§ **DATA TO USE**
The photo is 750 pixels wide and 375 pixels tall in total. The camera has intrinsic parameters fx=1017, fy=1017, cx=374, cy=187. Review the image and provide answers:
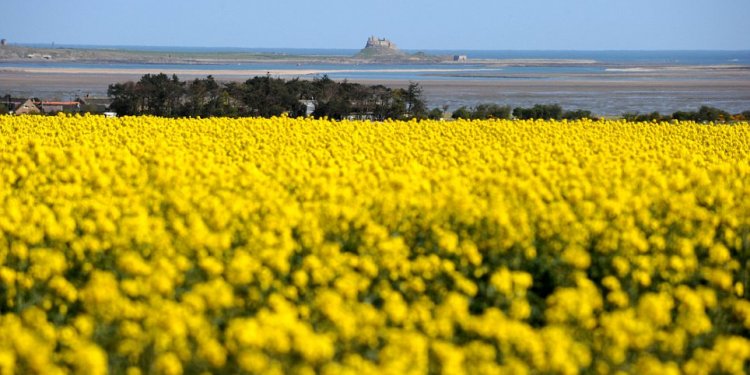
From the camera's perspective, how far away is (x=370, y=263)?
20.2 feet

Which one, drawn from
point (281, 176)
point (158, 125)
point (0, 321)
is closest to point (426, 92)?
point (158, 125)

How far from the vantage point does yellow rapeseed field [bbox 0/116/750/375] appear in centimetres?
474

---

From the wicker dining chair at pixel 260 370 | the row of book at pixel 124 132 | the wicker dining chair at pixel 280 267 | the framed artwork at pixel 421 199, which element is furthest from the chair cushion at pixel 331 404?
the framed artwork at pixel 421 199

--

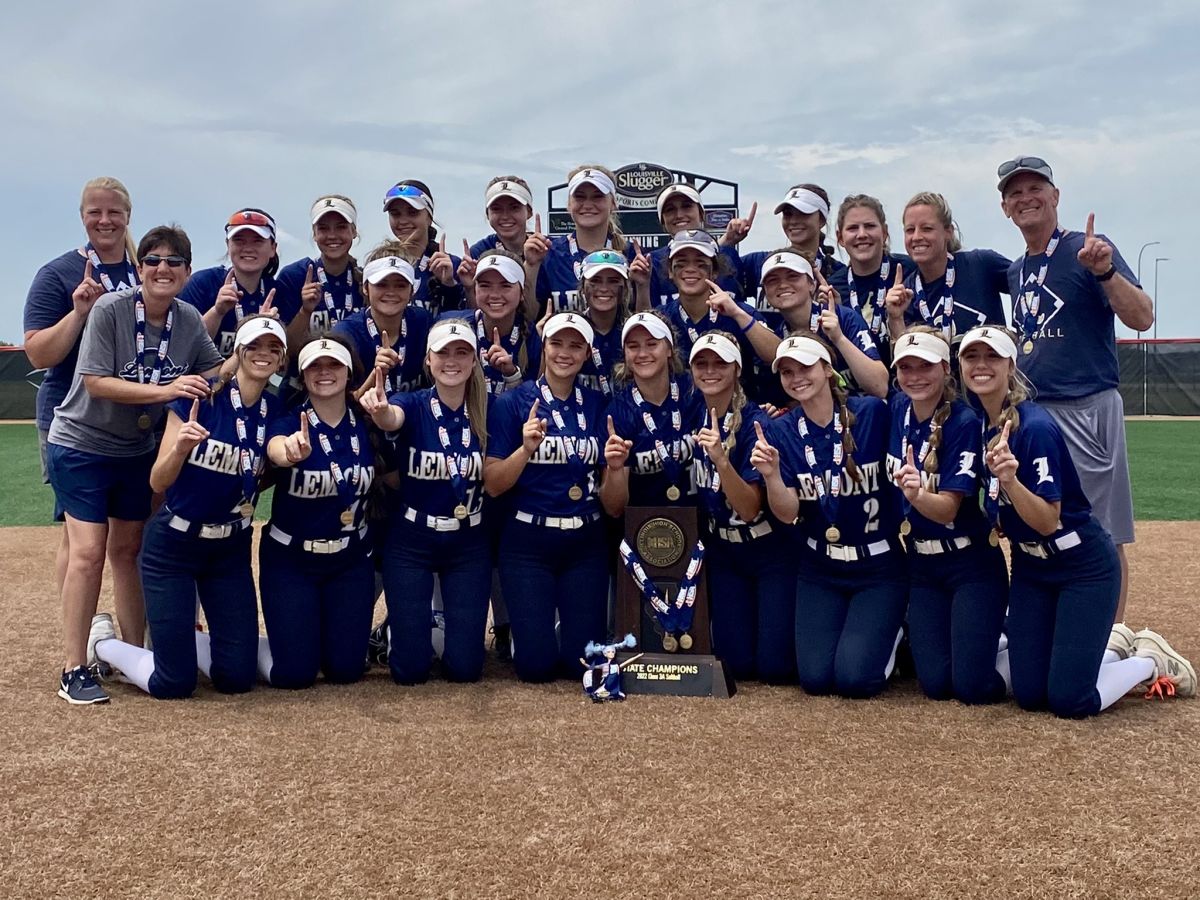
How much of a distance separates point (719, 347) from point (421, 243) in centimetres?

§ **TASK TO CARRY OUT**
How many lines in the entries above contain the string "point", with uppercase and lowercase treated as different? Reply with the number alone.

§ **RESPONSE FOR THIS EXERCISE**
7